*EXERCISE INSTRUCTIONS:* Beginning at the line that includes "scientific name: Alces alces", print each remaining line of the data word for word. Output nothing else.

===== RECORDED DATA

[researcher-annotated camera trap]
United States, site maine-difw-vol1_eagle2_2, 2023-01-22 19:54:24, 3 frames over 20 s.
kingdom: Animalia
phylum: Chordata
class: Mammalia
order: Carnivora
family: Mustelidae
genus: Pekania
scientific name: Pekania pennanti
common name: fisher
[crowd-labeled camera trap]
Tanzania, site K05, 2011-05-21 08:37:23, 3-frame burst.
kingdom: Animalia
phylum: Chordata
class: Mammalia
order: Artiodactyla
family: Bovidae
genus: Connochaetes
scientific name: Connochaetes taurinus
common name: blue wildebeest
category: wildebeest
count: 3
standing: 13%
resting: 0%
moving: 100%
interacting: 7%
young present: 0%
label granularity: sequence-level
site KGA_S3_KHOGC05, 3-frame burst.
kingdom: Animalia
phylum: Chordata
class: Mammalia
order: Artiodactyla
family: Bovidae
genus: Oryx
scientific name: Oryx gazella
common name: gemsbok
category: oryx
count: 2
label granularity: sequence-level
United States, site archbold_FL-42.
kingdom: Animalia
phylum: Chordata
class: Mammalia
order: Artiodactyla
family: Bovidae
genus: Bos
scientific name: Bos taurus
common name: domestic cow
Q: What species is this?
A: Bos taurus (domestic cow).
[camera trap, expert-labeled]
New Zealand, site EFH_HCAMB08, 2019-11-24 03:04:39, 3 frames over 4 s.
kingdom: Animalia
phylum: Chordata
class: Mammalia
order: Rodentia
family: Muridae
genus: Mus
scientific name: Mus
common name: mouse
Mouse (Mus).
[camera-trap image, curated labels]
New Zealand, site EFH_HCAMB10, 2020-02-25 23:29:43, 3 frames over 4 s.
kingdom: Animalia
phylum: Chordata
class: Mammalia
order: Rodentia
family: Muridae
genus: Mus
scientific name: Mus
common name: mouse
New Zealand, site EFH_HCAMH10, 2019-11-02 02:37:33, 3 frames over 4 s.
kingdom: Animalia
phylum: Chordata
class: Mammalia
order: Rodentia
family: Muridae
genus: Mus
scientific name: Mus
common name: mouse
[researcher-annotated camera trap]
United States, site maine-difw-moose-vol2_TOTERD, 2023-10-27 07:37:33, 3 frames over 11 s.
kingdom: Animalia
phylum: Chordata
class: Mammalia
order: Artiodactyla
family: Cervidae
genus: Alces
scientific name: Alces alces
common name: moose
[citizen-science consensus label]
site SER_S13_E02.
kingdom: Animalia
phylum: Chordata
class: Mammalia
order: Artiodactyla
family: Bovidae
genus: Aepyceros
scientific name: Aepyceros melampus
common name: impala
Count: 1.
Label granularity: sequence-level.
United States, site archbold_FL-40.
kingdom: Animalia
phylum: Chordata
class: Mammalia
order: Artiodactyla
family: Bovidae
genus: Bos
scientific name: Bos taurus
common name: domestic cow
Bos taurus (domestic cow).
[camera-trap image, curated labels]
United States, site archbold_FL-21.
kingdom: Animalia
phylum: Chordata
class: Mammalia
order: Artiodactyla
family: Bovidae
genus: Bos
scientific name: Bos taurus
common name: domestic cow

==========

*ANSWER TO THIS EXERCISE:*
scientific name: Alces alces
common name: moose
[citizen-science consensus label]
site SER_S13_E02.
kingdom: Animalia
phylum: Chordata
class: Mammalia
order: Artiodactyla
family: Bovidae
genus: Aepyceros
scientific name: Aepyceros melampus
common name: impala
Count: 1.
Label granularity: sequence-level.
United States, site archbold_FL-40.
kingdom: Animalia
phylum: Chordata
class: Mammalia
order: Artiodactyla
family: Bovidae
genus: Bos
scientific name: Bos taurus
common name: domestic cow
Bos taurus (domestic cow).
[camera-trap image, curated labels]
United States, site archbold_FL-21.
kingdom: Animalia
phylum: Chordata
class: Mammalia
order: Artiodactyla
family: Bovidae
genus: Bos
scientific name: Bos taurus
common name: domestic cow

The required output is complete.